-- Excerpt provided follows --
Under Louisiana law, a motorist who rear-ends another vehicle is presumed to be at fault based on interpretations of La. R.S. 32:81(A). This presumption can be overcome, or rebutted, by evidence that the preceding vehicle operator, or someone else, was at fault. But what if you question whether the rear-ending motorist actually “rear-ended” the vehicle in front of it? Does a court automatically presume that the vehicle in the rear was at fault under the legal presumption?
The answer is “No,” according to the Louisiana Fifth Circuit Court of Appeal in its recent decision in Smith v. Charles Murret, 21-CA-662 (La. App. 5 Cir. 08/03/2022).[1]
FACTS OF THE CASE AND CONFLICTING TESTIMONY
In this car accident case, the Plaintiff, Ms. Smith, filed a lawsuit claiming that a Mr. Murret was at fault for her claimed injuries because Mr. Murret rear-ended her. Smith stated she was stopping for traffic while in the far-left lane of Veterans Boulevard in Jefferson Parish, a heavily trafficked area. As she stopped, she claimed Murret ran into her from the rear. Murret and his insurer filed an Answer, denying liability and claiming that Smith, indeed, backed into the front of his vehicle.
-- Excerpt provided concluded --
== Assigned task 1 ==
Answer these from the excerpt on Louisiana's rear-end presumption:
(a) Which statute is the presumption of fault based on?
(b) Which court decided Smith v. Charles Murret?
(c) What did Murret and his insurer claim happened in their Answer?
== Assigned task 2 ==
In one to three sentences, explain why Ms. Smith held Mr. Murret at fault for her claimed injuries, as stated in the excerpt on Louisiana's rear-end presumption.
-- Available data follows --
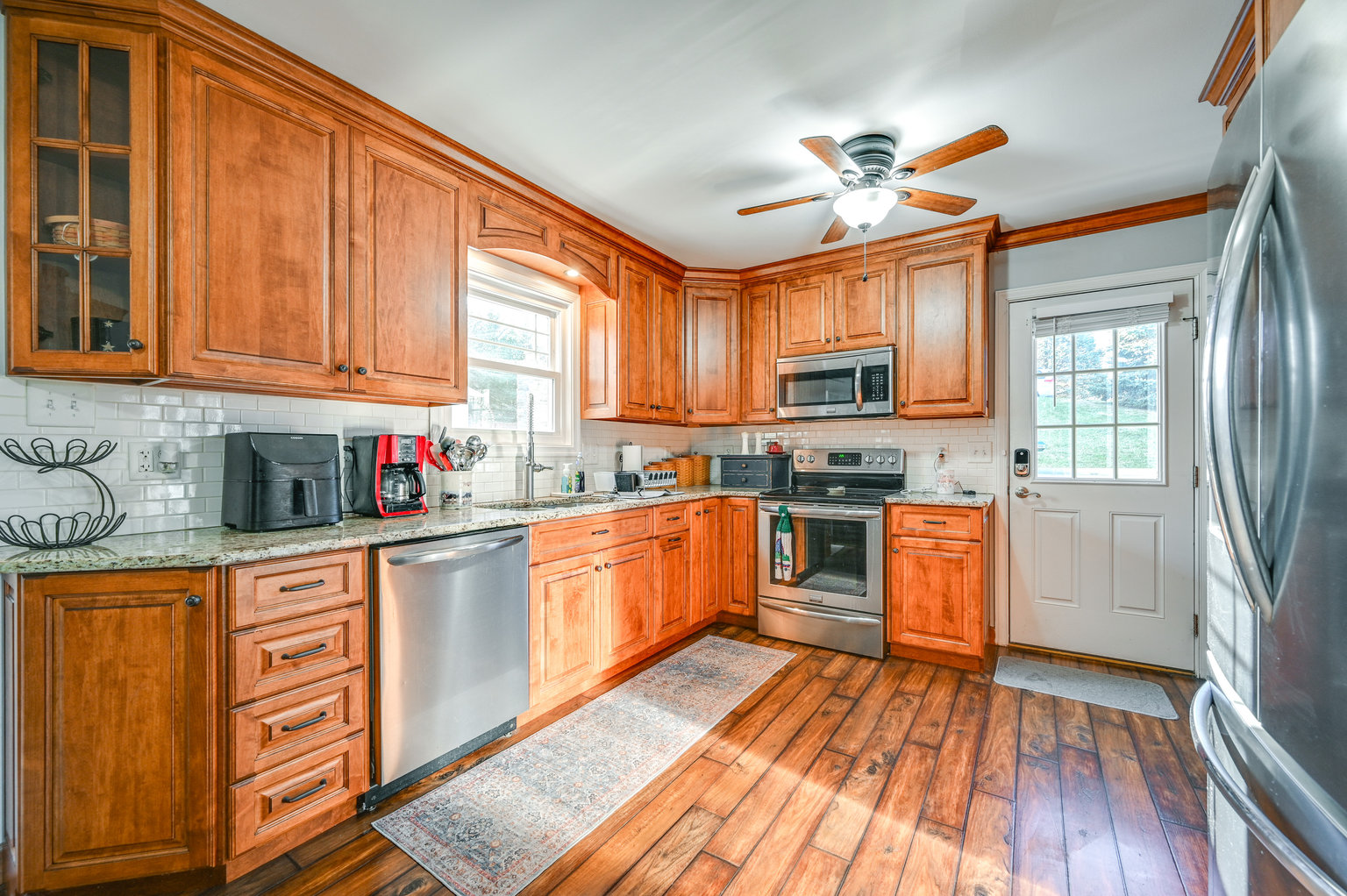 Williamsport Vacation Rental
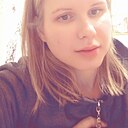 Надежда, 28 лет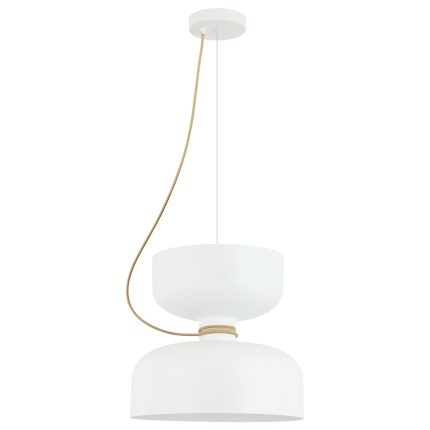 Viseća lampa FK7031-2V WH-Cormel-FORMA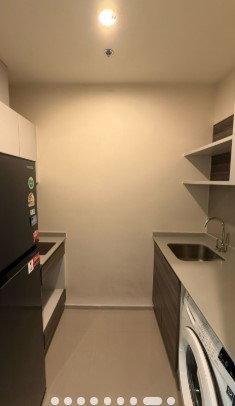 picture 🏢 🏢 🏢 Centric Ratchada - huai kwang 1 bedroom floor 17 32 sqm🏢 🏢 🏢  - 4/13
-- Available data concluded --
== Task solution 1 ==
(a) La. R.S. 32:81(A).
(b) The Louisiana Fifth Circuit Court of Appeal.
(c) They claimed that Smith backed into the front of Murret's vehicle.

== Task solution 2 ==
Smith claimed that Murret rear-ended her. She said she was stopping for traffic in the far-left lane of Veterans Boulevard in Jefferson Parish when he ran into her from the rear.